Similarly, U.S. Patent No. 3,009,284, titled “Doll Construction,” was issued on November 21, 1961, but certainly was not the first doll design created, itself having purportedly been modelled on a German doll named the Bild Lilli. However, this new doll had a body and limbs in articulated relationship and means for supporting the doll in an upright or standing position for display or storage. It also had a catchy name – the Barbie doll – and has been an iconic doll for over 60 years.

Some iconic toys drew inspiration from other sources that were not toys or games. U.S. Patent No. 1,351,086, entitled “Toy-Cabin Construction,” was issued on August 31, 1920 to John Lloyd Wright, son of famous architect Frank Lloyd Wright. The younger Wright developed his toy cabin building blocks after being exposed to earthquake-resistant architectural designs in Japan. His blocks, called Lincoln Logs, comprised a plurality of different sized notched pieces that could be interconnected to create a variety of cabin designs.

U.S. Patent No. 3,359,678 issued on December 26, 1967 to Wham-O Manufacturing Co. for a “Flying Saucer.” Wham-O’s flying discs, called Frisbees, were modelled after pie tins manufactured by the Frisbie Pie Company of Bridgeport, Connecticut, that were first flung around campus by students at Yale University in the 1920s. By constructing the discs out of plastic, Wham-O’s Frisbees were easier to grip and more aerodynamic than the original metal pie tins. Contrary to the plot of The Hudsucker Proxy, it wasn’t Norville’s Barnes (played by Tim Robbins) who invented the Hula Hoop ("you know...for kids"), it was the same Wham-O, who had success with this iconic plastic toy a few years earlier when it introduced a hoop toy that a user could swivel around his or her body. Wham-O’s Hula Hoop was patented on March 5, 1963 as U.S. Patent No. 3,079,728.

Some toys have been able to reach iconic levels even without initial patent protection. For example, the first Mr. Potato Head kit was not patented but it’s history is well known. George Lerner invented his kit in 1949 as a set of plastic body parts that could be attached to a potato or other vegetables, letting children effectively design their own dolls. Mr.
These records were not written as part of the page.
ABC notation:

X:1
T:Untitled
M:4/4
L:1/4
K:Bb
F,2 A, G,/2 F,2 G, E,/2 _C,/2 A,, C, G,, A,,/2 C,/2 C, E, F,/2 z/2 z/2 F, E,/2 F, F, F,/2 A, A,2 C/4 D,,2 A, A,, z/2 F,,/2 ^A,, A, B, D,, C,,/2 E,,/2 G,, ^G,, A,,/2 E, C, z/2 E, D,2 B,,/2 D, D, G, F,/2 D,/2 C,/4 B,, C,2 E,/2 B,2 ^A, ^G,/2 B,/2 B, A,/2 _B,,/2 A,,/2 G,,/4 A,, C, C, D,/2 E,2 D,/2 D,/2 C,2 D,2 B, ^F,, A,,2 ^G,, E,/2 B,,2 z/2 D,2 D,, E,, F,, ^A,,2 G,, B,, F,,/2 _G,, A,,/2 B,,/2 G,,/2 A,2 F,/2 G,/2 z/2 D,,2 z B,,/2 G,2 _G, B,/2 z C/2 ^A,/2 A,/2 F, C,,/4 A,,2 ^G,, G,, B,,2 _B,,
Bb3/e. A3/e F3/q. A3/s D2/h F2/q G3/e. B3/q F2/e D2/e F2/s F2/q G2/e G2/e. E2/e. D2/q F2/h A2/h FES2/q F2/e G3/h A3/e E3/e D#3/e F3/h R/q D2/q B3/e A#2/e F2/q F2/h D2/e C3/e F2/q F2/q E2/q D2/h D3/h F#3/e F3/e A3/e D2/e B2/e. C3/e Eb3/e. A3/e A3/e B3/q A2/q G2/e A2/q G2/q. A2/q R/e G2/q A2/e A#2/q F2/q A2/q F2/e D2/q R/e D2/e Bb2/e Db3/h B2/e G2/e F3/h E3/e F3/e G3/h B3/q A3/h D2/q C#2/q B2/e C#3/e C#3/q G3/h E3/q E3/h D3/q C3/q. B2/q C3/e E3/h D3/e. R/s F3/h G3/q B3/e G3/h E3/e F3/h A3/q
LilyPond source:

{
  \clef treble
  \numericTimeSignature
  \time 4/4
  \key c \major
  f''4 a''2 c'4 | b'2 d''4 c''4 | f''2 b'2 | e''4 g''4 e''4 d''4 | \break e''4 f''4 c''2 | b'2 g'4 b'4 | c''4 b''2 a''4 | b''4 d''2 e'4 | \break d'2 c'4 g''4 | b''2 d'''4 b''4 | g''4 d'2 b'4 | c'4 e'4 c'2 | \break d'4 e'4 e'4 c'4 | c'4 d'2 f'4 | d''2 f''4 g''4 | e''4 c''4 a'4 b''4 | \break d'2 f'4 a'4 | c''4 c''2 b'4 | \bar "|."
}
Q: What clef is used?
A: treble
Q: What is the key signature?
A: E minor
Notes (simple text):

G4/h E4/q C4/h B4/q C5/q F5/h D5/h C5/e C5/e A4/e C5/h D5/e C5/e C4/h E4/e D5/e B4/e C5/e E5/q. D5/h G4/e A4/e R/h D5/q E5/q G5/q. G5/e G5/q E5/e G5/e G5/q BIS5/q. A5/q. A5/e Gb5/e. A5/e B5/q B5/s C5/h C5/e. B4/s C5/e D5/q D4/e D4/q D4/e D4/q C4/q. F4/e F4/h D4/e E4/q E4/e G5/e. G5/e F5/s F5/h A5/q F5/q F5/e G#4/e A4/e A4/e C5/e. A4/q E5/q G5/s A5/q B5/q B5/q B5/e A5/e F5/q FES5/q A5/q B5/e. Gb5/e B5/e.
Lerner’s entrepreneurial aspirations were not initially successful in finding someone to manufacture his toy, so it was originally provided as a prize in cereal boxes. When the Rhode Island Hassenfeld Brothers Company (now known as Hasbro) acquired rights to the design, they included a Styrofoam head with the kit for the first time. The re-packaged Mr. Potato Head debuted in 1952 and sold over 1 million units, at 98 cents apiece, in its first year. Hasbro agreed to pay Mr. Lerner a $500 advance and 5 percent royalties for every set sold. However, had the original concept been patented, Mr. Lerner likely would have been much more successful. In an effort to recapture this success, Mr. Lerner worked on a new-and-improved Mr. Potato Head-type toy. On May 9, 1972, he was awarded U.S. Patent No. 3,660,926 for a “Magnetically Coupled Toy Assembly,” covering decorative magnetic body parts provided in a metallic container where the parts could be attached to the container. However, given the great marketing success of the original Mr. Potato Head – the first ever television commercial directed to children premiered on April 30, 1952 for Mr. Potato Head – Mr. Lerner’s new design could not supplant his earlier design and was not successful. Numerous other utility and design patents for features of the Mr. Potato Head concept have since been issued cementing its status as an iconic toy.

I come across many patents each year for new toys and games and I often wonder which ones will become the new “must have” that my children will reminisce about to their kids and grandkids.